Let $(V, \Vert\cdot\Vert)$ be a normed vector space with dimension n over a field $K$. Consider the set $S:= \{v \in V : \Vert v \Vert =1\}$
Then, I know that this set is compact if the field is real or complex, which in the real case can be proven by picking a basis $E$ and defining a norm on this basis such that we get an isometry between $\mathbb{R^n}$ and $V$, which obviously is continuous and sends the compact sphere (easy to see it is closed and bounded) in $\mathbb{R^n}$ to the sphere in the space V, and hence S is compact as continuous image of a compact set.
For a complex field, we can apply the same trick, and prove that the sphere is compact in $\mathbb{C^n}$ by considering the continuous identification with $\mathbb{R^{2n}}$
My question now, is, if the theorem is true for other fields other than the real or the complex field? For example, is the theorem true for the field of rational numbers?

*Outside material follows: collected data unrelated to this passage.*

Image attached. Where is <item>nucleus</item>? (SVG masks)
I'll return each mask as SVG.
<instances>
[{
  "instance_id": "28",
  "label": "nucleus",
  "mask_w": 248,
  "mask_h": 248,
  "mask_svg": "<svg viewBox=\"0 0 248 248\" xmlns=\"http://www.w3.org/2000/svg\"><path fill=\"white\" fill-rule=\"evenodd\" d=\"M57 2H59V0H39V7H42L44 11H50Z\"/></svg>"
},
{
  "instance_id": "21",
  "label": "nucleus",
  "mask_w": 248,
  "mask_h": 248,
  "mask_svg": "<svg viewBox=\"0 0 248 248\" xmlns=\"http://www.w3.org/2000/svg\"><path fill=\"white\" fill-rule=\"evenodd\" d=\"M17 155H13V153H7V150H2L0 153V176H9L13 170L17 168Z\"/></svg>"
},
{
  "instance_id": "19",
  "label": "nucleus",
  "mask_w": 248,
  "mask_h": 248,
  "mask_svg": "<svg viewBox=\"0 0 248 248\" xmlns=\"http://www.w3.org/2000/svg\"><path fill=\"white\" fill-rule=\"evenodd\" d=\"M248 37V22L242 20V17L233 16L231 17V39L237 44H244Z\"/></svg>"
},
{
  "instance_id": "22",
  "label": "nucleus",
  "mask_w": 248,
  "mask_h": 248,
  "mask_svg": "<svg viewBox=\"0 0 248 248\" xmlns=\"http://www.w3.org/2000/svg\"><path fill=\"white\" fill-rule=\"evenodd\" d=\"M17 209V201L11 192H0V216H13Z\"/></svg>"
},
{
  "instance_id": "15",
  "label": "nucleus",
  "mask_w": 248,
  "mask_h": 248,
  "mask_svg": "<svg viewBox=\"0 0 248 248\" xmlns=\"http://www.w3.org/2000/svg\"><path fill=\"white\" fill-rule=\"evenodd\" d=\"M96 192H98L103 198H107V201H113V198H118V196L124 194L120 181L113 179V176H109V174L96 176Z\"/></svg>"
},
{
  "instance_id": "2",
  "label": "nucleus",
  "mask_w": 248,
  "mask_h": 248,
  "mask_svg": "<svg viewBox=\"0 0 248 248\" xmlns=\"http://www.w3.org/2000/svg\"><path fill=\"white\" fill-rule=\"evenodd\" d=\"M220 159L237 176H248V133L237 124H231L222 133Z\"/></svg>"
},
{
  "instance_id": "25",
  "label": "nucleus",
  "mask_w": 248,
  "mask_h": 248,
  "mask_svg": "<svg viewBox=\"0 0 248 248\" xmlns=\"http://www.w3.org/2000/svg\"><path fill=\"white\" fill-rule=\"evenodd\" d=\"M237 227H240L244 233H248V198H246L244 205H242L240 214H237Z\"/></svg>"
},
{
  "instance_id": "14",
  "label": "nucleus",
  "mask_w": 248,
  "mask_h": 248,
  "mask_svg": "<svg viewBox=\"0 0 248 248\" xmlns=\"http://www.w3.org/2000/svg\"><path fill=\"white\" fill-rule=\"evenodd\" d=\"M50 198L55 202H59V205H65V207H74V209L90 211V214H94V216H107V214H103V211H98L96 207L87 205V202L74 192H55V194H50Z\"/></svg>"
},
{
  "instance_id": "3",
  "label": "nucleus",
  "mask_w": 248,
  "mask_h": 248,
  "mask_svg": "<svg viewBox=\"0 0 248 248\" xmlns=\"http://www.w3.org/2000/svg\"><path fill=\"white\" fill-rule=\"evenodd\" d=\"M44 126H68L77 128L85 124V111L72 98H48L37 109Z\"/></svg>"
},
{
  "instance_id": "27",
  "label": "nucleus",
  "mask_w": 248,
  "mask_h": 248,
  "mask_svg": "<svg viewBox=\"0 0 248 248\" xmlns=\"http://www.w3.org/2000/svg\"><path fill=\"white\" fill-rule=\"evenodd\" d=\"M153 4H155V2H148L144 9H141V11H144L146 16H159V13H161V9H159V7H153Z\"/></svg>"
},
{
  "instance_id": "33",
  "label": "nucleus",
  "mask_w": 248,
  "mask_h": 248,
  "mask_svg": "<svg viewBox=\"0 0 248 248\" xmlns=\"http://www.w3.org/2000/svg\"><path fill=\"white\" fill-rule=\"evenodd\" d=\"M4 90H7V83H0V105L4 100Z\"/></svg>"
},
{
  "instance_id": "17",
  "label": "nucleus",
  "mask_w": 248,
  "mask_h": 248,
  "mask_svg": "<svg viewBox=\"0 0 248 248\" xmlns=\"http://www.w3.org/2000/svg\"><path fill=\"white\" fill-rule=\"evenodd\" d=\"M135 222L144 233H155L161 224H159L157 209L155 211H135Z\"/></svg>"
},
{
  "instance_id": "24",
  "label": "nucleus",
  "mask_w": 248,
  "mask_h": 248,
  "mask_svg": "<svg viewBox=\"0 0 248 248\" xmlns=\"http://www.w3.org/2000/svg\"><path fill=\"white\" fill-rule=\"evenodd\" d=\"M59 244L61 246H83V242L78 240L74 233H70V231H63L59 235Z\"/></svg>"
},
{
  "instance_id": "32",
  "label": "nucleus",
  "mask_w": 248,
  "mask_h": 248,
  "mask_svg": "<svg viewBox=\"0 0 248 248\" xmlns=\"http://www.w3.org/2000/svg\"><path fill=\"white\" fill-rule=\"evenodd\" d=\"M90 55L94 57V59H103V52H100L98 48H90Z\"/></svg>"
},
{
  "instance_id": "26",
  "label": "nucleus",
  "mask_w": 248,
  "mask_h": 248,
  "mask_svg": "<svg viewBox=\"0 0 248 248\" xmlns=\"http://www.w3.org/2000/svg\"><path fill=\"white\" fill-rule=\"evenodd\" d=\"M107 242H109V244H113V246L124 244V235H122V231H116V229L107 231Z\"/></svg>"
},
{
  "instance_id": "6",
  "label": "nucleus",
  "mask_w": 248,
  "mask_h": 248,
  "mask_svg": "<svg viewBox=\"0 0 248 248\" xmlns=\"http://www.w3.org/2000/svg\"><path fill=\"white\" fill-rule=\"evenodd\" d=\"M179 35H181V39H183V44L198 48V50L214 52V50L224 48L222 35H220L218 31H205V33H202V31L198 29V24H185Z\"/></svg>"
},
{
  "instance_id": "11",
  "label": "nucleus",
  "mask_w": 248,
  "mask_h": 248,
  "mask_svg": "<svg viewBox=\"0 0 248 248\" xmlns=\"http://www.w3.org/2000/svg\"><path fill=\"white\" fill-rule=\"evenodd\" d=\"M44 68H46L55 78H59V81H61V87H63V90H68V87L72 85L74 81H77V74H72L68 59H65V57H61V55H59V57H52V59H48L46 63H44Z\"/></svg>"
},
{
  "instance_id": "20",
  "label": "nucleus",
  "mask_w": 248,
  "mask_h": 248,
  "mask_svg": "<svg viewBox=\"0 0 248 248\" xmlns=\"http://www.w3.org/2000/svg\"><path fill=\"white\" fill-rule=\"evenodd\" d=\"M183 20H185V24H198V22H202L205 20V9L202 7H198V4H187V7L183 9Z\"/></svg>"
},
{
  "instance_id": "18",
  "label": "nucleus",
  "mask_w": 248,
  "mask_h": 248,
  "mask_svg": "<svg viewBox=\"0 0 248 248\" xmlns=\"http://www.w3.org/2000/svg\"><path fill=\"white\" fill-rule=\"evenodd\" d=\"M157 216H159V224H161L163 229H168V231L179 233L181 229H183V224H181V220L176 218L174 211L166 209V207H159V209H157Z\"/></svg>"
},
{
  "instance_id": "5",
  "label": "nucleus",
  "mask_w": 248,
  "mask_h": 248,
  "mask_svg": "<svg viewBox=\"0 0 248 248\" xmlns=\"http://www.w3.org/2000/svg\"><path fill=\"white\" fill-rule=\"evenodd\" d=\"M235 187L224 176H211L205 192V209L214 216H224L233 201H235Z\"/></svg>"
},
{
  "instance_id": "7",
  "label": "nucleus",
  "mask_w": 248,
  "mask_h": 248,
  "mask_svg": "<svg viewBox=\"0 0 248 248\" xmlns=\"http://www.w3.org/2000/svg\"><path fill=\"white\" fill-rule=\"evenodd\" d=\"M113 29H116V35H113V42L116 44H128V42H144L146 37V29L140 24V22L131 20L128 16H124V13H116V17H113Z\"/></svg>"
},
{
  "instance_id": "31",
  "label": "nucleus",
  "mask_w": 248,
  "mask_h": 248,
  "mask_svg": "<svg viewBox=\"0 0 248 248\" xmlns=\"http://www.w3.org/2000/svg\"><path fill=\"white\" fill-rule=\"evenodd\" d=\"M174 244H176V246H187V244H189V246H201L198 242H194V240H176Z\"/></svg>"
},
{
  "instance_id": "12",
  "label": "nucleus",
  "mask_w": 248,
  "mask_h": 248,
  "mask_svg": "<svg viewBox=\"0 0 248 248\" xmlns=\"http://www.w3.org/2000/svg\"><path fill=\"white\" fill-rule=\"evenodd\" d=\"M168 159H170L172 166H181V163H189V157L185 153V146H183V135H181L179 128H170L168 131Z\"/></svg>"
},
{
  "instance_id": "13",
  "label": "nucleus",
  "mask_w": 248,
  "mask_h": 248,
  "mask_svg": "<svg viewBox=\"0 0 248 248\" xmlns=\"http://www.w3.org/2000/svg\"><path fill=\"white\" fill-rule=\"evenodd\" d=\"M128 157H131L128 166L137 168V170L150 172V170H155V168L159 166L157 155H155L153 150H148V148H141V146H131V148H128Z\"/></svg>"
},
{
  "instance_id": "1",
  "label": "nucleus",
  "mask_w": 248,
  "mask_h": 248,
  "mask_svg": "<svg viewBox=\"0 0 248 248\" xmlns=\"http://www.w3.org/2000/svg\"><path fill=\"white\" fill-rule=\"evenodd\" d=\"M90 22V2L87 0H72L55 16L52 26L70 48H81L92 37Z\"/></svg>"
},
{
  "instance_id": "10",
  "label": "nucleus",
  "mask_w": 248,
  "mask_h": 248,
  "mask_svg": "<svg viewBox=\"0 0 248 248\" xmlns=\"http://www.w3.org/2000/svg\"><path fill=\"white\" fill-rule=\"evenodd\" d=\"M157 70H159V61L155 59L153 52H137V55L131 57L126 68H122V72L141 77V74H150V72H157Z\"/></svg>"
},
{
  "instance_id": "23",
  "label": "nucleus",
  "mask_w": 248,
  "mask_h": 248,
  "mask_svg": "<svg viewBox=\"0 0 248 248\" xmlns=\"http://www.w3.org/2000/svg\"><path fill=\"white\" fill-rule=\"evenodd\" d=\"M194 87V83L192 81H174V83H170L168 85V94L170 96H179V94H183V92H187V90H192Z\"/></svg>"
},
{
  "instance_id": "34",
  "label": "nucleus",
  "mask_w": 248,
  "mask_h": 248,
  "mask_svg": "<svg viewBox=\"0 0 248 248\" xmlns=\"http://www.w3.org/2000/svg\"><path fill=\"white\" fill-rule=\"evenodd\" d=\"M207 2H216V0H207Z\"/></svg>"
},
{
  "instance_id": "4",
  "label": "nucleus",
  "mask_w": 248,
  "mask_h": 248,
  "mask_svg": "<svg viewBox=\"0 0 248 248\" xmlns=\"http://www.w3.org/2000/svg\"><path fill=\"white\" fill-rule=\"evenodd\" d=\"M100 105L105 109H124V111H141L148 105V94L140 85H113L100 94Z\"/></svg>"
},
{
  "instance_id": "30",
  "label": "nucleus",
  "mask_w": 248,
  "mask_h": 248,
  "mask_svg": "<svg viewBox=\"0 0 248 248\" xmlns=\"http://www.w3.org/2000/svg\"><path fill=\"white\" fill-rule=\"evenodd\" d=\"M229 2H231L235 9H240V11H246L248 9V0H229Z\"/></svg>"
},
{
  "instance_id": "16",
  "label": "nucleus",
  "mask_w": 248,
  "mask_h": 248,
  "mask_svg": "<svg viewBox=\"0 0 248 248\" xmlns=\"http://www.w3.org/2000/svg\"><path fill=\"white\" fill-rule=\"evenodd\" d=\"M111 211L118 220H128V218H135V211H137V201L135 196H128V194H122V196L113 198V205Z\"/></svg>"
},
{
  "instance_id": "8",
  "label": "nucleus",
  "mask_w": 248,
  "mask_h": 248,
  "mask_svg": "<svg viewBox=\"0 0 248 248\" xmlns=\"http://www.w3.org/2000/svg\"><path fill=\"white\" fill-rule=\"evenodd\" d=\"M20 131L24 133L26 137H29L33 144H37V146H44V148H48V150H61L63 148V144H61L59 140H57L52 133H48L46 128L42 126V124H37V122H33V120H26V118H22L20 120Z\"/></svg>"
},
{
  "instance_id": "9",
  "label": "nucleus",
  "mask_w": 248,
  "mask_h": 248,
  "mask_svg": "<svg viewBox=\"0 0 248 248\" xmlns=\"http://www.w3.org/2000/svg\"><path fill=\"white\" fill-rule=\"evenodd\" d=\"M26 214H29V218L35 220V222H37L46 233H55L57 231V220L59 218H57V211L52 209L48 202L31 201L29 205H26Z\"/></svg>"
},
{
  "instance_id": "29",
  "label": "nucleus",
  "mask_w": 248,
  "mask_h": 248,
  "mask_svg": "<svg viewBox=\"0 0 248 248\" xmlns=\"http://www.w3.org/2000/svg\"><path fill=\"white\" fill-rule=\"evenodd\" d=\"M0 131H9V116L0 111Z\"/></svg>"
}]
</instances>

It isn't true for a field which isn't complete, e.g. $\Bbb{Q}.$ Every normed vector space produces a metric space, by defining $d(x,y)=||x-y||.$ In a metric space, a subset is compact if it is complete and totally bounded. In $\Bbb{Q},$ the vectors of magnitude $1$ are $\{-1,1\},$ and in this situation the set is compact. However, in $\Bbb{Q}^2,$ the set of points $(x,y)$ where $x^2+y^2=1,$ is not compact, since it is not complete.